Violent weekend leaves 77 dead in South Africa Curfew imposed following massacre

January 14, 1991|By Jerelyn Eddings | Jerelyn Eddings,Johannesburg Bureau of The Sun

JOHANNESBURG, South Africa -- At least 40 people were killed yesterday when fighting broke out among spectators at a soccer match in the town of Orkney, about 80 miles southwest of Johannesburg, police reported.

An estimated 20,000 fans were in the stadium when the brawl broke out, apparently sparked by a referee's ruling.

Police said many of the dead had been crushed against a fence and trampled as spectators tried to flee.
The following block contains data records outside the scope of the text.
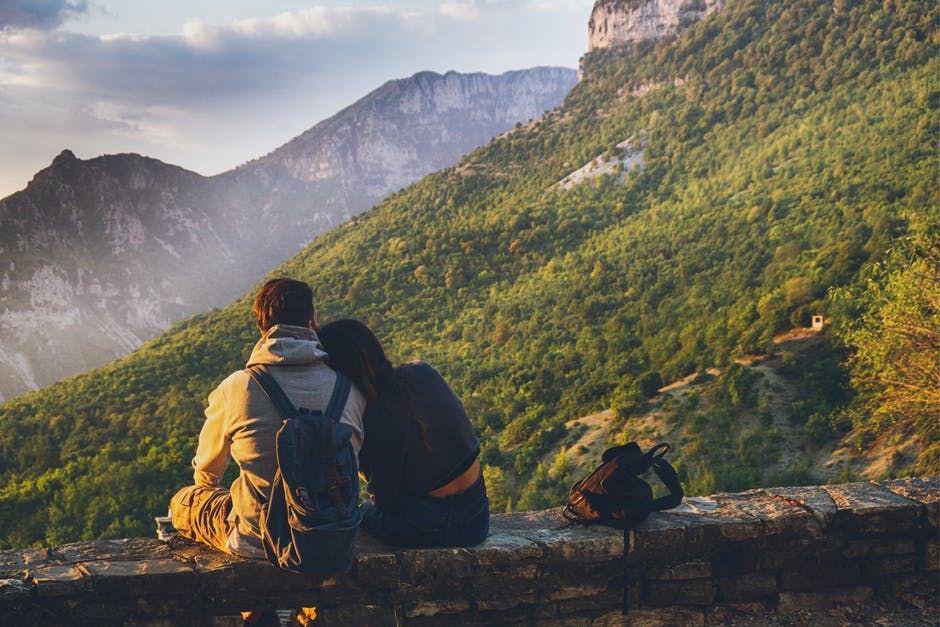 7 Manfaat Traveling Bareng Pasangan Setelah Menikah, Lebih Seru!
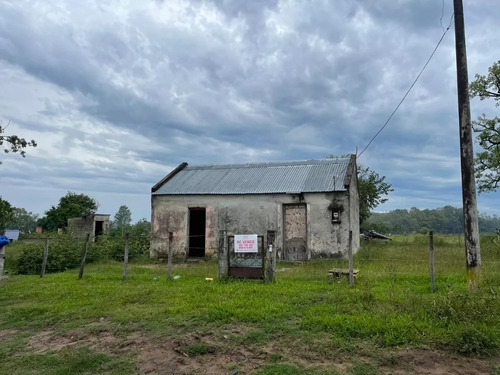 Jm Se Vende Terreno Grande Con Construcción Precaria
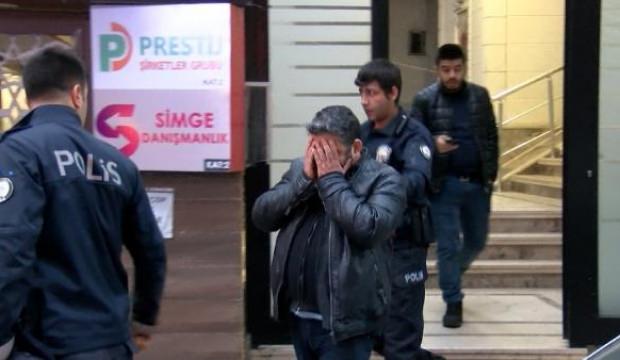 Yine kadın cinayeti: Bıçakla öldürüp polise teslim oldu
It was the second weekend incident in which dozens of South Africans were killed.

Thirty-seven were massacred at a funeral vigil Saturday in the black township of Sebokeng, 40 miles south of Johannesburg.

Police said gunmen there opened fire on about 300 mourners at an all-night vigil for Christoffel Nangelembe, an African National Congress activist who had been killed a week earlier.

Yesterday's violence took place at a soccer match between two of the country's top teams, the Kaiser Chiefs and the Orlando Pirates, both of which have large followings in the black township of Soweto.

"I understand there was unhappiness about some or other decision taken during the match," police Col. John Mostert told the South African Press Association.

"Immediately after that," he said, "the whole incident started."

Colonel Mostert said that police counted 40 dead, including two children.

He added that the death toll was likely to rise because some of the 50 injured spectators were in "very serious condition."

He said fighting broke out among hundreds of spectators, some of whom wielded knives and broken bottles.

The soccer incident took place as police announced the arrest of 10 people in the massacre at Sebokeng, where a dawn-to-dusk curfew was imposed in an attempt to restore calm.

ANC leader Nelson Mandela, his wife, Winnie, and other prominent ANC officials visited victims of the shooting and met with ANC officials in Sebokeng.

The weekend's violence is among the worst in recent years in South Africa, where thousands have died in factional fighting in black townships.